It's not overflow we need to worry about printing as much as when the
sample is consistently zero due to running in less time than 1/cntfrq.

> 
> >
> >> possible for the tick to overflow for that many times. Did I miss
> >> something here? I do agree that we should output better msgs to tell
> >> users that the cost of a certain test is constantly smaller than a
> >> tick.
> >
> > Yes
> >
> >>
> >> Also, because ticks overflow should rarely happen, I wonder if we can
> >> simply ignore the data set if it happens? If not, any thoughts on how
> >> to efficiently distinguish one case from the other?
> >
> > If we get tons of zeros, then the test is faster than 1/cntfrq, print it.
> > If we just get one, possibly two zeros, then it was overflow, skip it.
> 
> Yes.
> 
> >
> >>
> >> Thinking of the time granularity used in the output, given there's
> >> likely difference in hardware implementation as previously mentioned,
> >> should we output the cost in ticks (along with frequency) like I did
> >> in v1 & v2 instead, allowing the users to do the translation to the exact
> >> time based on the output?
> >
> > Why? If it's possible for the user to do the math, then it's possible for
> > the test to do the math. It's easy to do, so why put the burden on the
> > user? People don't think in terms of timer ticks, they think in terms of
> > time.
> >
> 
> I was unsure about the right granularity (microseconds vs picoseconds)
> to use. I can fix the math and output in microseconds in v4 if it
> sounds good to you guys?

Maybe computing in pico and outputting in nano is better for the long
term, but when I last tested your series micro was good enough for the
hardware I have access to.

Thanks,
drew

Christoffer Dall Jan. 24, 2018, 8:17 a.m. UTC | #10

Hi Shih-Wei,

On Fri, Jan 19, 2018 at 04:57:55PM -0500, Shih-Wei Li wrote:
> Thanks for the feedback about the mistakes in math and some issues in
> naming, print msg, and coding style. I'll be careful and try to avoid
> the same problems the next patch set. Sorry for all of the confusion.
> 
> So we now skip the test when "sample == 0" happens over 1000 times.
> This is only due to the case that "cost is < 1/cntfrq" since it's not
> possible for the tick to overflow for that many times. Did I miss
> something here?
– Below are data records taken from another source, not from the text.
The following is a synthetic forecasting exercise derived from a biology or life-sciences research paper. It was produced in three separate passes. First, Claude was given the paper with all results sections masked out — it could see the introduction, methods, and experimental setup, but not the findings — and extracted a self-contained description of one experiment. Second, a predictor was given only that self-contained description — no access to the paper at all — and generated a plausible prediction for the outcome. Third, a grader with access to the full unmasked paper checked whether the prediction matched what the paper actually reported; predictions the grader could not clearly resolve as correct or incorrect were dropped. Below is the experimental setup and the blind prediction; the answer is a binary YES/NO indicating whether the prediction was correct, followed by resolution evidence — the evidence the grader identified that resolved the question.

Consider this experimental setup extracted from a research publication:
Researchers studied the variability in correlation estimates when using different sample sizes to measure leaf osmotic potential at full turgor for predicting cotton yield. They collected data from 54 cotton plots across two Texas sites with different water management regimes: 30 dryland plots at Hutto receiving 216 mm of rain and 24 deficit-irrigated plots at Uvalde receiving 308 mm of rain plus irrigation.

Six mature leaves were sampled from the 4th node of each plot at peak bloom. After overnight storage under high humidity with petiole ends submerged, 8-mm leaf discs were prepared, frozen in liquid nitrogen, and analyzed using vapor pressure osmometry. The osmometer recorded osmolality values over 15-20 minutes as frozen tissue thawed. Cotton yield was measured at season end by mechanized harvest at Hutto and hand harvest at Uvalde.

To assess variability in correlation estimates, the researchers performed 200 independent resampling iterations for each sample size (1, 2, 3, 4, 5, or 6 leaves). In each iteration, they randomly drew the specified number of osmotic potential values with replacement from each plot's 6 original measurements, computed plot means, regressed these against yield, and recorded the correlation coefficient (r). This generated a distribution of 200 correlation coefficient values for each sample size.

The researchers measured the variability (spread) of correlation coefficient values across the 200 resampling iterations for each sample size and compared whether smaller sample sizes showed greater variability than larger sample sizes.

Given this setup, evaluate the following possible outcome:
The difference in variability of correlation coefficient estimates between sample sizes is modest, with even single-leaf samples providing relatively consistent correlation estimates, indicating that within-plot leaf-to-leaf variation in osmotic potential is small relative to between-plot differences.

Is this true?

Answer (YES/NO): NO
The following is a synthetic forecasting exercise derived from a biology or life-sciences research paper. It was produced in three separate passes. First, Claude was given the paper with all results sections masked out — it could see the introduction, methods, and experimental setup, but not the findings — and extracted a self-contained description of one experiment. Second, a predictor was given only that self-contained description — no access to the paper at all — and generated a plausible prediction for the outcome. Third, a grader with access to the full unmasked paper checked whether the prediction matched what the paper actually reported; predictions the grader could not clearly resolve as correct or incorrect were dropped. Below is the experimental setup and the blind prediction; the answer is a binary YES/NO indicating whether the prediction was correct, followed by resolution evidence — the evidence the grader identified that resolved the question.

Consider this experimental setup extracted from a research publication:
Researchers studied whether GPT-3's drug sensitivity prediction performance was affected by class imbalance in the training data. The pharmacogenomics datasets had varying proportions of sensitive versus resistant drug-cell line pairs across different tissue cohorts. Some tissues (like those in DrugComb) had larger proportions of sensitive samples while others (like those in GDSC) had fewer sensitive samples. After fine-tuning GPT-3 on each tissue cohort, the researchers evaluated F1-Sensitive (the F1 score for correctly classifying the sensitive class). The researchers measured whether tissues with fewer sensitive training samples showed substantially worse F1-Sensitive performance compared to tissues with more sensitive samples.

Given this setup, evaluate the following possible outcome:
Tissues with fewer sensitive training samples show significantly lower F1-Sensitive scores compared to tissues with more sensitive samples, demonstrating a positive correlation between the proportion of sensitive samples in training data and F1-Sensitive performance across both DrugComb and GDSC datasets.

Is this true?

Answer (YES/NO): NO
I do agree that we should output better msgs to tell
> users that the cost of a certain test is constantly smaller than a
> tick.
> 

I think for things like vmexit counts, it's very likely that all the
samples will result in 0 ticks on many systems (fast CPU and slow arch
counter; the architecture doesn't give us any guarantees here).  For
example, a system with a 2 GHz CPU and a 1 MHz counter will give you a
granularity of 2000 cycles for each counter tick, which is not that
useful for low-level tuning of KVM.

So what I thought we were going to do was:

main_test_function()
{
	long ntimes = NTIMES;
	long cost, total_cost;

	cnt1 = read_cnt();
	do {
		run_test();
	} while(ntimes--);
	cnt2 = read_cnt();

	if (verify_sane_counter(cnt1, cnt2))
		return;

	total_cost = to_nanoseconds(cnt2 - cnt1);
	cost = total_cost / NTIMES;
	printf("testname: %l (%l)\n", cost, total_cost);
}

And in that way amortize the potential lack of precision over all the
iterations.  Did I miss some prior discussion about why that was a bad
idea?

It would also be possible to have two functions, one that does the above
and one that does a per-run measurement, in case the user wants to know
min/max/stddev and is running on a system with sufficient precision.
The method could be chosen via an argument.

Thanks,
-Christoffer

Andrew Jones Jan. 24, 2018, 8:30 a.m. UTC | #11

On Wed, Jan 24, 2018 at 09:17:55AM +0100, Christoffer Dall wrote:
> Hi Shih-Wei,
> 
> On Fri, Jan 19, 2018 at 04:57:55PM -0500, Shih-Wei Li wrote:
> > Thanks for the feedback about the mistakes in math and some issues in
> > naming, print msg, and coding style. I'll be careful and try to avoid
> > the same problems the next patch set. Sorry for all of the confusion.
> > 
> > So we now skip the test when "sample == 0" happens over 1000 times.
> > This is only due to the case that "cost is < 1/cntfrq" since it's not
> > possible for the tick to overflow for that many times. Did I miss
> > something here? I do agree that we should output better msgs to tell
> > users that the cost of a certain test is constantly smaller than a
> > tick.
> > 
> 
> I think for things like vmexit counts, it's very likely that all the
> samples will result in 0 ticks on many systems (fast CPU and slow arch
> counter; the architecture doesn't give us any guarantees here).  For
> example, a system with a 2 GHz CPU and a 1 MHz counter will give you a
> granularity of 2000 cycles for each counter tick, which is not that
> useful for low-level tuning of KVM.
> 
> So what I thought we were going to do was:
> 
> main_test_function()
> {
> 	long ntimes = NTIMES;
> 	long cost, total_cost;
> 
> 	cnt1 = read_cnt();
> 	do {
> 		run_test();
> 	} while(ntimes--);
> 	cnt2 = read_cnt();
> 
> 	if (verify_sane_counter(cnt1, cnt2))
> 		return;
> 
> 	total_cost = to_nanoseconds(cnt2 - cnt1);
> 	cost = total_cost / NTIMES;
> 	printf("testname: %l (%l)\n", cost, total_cost);
> }
> 
> And in that way amortize the potential lack of precision over all the
> iterations.  Did I miss some prior discussion about why that was a bad
> idea?

Not that I know of, but I missed the above proposal, which I completely
agree with.

> 
> It would also be possible to have two functions, one that does the above
> and one that does a per-run measurement, in case the user wants to know
> min/max/stddev and is running on a system with sufficient precision.
> The method could be chosen via an argument.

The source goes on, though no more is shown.